Helsinki, Finland — Even with first-quarter sales declines for mobile phones in North America, overall mobile phone segment sales at Nokia jumped 11 percent to $5.9 billion from a year-ago $5.3 billion. However, segment operating profit declined 16 percent in the first three months, down to $1.1 billion, from $1.3 billion.
Unit cellphone volume in North America declined by 33 percent in the first quarter, down to 4.3-million units shipped, from 6.5 million in the same three months in 2004. Nokia reported the year-on-year decline primarily reflected operator migration from TDMA, which was a strong market for the company in the first quarter last year, to GSM and CDMA, where Nokia’s relative position is not as strong.

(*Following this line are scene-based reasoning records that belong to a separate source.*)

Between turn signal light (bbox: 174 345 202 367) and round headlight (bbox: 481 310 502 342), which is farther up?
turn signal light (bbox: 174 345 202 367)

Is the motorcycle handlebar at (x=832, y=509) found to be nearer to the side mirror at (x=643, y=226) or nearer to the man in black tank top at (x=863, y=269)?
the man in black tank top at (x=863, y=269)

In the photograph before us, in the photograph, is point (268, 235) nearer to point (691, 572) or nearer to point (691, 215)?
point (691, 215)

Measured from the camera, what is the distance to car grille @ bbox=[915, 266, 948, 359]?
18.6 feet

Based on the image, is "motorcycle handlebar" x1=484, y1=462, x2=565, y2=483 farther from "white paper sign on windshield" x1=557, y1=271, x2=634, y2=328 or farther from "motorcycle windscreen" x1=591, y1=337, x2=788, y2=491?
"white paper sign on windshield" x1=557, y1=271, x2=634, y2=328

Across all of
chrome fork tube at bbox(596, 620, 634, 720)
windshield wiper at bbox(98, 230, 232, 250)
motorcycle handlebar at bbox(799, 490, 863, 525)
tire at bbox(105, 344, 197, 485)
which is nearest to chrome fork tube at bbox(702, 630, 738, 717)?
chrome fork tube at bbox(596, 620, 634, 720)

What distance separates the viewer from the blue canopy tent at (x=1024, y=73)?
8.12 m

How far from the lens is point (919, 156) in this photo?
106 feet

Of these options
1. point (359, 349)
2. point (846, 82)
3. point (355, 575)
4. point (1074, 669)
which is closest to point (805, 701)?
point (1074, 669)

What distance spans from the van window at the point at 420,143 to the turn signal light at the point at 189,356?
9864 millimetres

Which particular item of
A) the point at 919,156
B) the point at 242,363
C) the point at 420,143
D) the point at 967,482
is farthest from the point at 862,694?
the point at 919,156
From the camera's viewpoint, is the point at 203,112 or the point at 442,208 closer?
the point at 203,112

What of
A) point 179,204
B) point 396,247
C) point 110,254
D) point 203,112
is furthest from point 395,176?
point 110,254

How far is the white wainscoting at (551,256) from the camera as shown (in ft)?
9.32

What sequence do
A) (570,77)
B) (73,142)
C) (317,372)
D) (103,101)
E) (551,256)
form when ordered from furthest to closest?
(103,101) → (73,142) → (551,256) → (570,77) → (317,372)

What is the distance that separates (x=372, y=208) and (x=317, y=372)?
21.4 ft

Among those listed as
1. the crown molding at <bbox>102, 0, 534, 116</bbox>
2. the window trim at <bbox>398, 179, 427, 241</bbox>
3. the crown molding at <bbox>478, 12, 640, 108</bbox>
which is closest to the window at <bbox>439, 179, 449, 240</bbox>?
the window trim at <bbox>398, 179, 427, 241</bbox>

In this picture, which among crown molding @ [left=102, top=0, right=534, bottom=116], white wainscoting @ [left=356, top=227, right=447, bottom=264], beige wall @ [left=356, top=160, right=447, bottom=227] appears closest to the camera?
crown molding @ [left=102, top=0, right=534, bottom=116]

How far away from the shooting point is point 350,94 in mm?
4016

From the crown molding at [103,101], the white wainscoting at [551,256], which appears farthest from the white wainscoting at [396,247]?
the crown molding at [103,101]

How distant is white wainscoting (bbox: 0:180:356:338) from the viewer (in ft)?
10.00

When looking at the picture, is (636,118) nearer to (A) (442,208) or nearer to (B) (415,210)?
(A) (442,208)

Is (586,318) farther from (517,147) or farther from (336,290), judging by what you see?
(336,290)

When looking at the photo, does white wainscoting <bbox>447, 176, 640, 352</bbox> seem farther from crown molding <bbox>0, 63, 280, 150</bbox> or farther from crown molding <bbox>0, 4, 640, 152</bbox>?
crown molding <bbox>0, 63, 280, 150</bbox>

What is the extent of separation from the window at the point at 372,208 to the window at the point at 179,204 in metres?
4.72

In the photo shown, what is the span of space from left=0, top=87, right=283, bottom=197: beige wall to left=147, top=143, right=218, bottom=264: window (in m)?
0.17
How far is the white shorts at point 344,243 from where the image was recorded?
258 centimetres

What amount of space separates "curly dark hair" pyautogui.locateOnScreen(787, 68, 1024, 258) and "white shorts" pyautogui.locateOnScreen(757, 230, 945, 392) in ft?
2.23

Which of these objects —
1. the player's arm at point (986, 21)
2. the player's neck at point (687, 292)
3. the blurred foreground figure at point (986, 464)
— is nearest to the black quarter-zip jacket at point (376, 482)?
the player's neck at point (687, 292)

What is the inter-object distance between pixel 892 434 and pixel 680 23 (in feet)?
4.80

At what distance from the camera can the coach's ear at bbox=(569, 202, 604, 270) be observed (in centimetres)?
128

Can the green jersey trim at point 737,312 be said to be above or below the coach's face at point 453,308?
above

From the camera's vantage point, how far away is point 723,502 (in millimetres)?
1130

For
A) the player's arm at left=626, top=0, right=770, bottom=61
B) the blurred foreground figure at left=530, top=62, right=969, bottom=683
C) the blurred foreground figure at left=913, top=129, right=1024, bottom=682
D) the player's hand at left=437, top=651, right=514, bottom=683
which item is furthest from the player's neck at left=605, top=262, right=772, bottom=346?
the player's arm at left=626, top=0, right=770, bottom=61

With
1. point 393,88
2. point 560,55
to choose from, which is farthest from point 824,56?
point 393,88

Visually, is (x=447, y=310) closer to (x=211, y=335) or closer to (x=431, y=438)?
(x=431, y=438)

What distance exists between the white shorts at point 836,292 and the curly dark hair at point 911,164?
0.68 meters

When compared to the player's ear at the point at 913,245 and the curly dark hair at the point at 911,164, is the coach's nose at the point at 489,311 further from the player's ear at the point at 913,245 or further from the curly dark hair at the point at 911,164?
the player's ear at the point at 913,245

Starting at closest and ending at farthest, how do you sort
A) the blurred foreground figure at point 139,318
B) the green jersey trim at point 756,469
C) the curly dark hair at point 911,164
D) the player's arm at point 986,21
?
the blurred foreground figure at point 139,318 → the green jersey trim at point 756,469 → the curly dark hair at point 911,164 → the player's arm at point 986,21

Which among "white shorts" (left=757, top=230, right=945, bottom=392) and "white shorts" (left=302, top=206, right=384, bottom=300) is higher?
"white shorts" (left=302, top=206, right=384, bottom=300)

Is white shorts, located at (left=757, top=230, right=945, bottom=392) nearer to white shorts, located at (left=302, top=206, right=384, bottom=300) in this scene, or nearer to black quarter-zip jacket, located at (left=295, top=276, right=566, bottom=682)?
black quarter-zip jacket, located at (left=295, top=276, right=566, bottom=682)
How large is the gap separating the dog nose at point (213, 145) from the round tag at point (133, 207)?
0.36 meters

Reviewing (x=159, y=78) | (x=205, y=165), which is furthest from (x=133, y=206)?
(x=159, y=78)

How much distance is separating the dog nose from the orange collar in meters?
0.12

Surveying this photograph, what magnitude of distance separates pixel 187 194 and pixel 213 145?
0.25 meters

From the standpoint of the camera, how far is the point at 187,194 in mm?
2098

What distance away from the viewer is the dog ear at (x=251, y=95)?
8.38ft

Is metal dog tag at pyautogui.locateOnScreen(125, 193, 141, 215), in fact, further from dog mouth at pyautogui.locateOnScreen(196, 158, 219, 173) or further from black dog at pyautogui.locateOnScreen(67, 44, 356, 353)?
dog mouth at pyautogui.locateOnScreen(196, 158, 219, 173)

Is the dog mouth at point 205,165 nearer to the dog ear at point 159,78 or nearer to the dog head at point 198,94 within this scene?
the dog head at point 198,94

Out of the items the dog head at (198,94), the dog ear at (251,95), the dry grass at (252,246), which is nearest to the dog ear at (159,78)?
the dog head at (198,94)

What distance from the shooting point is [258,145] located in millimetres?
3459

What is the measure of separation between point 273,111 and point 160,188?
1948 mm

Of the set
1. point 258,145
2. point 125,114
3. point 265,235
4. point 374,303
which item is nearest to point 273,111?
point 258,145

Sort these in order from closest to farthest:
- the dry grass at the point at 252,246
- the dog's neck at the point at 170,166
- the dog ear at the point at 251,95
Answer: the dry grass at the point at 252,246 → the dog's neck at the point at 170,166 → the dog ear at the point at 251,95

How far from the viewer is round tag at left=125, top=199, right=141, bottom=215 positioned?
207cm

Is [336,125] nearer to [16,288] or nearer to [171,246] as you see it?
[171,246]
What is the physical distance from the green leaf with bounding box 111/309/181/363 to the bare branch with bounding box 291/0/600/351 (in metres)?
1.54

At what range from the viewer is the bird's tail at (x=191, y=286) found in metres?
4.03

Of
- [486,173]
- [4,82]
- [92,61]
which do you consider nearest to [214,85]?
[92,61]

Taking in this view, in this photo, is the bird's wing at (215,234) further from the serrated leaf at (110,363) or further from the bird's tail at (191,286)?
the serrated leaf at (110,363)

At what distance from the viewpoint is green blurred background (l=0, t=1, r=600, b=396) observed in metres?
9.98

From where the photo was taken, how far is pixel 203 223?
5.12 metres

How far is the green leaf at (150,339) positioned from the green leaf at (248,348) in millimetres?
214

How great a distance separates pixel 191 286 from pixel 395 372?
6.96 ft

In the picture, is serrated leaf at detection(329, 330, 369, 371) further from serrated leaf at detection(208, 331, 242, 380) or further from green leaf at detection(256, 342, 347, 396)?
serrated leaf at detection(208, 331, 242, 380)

Nokia has revised upward its industry annual market volume forecast to about 750 million handset units this year, up from the previous 643 million units.
Operating margin in Nokia’s cellphone business declined to 19.2 percent in the first quarter, ended March 31, compared with 25.2 percent the previous year. Gross profit margin decreased to 32.8 percent in the first quarter, down from 39.6 percent year-on-year.
Nokia posted double-digit consolidated sales growth in the first quarter, hitting $9.7 billion, up from $8.3 billion in the same three months a year earlier.
Consolidated operating profit and net profit also enjoyed double-digit gains in the first three months, with operating profit increasing 10 percent to $1.5 billion from a year-ago $1.3 billion, and net income soaring 18 percent in the period, reaching $1.1 billion, compared with $954.7 million in the first quarter of 2004.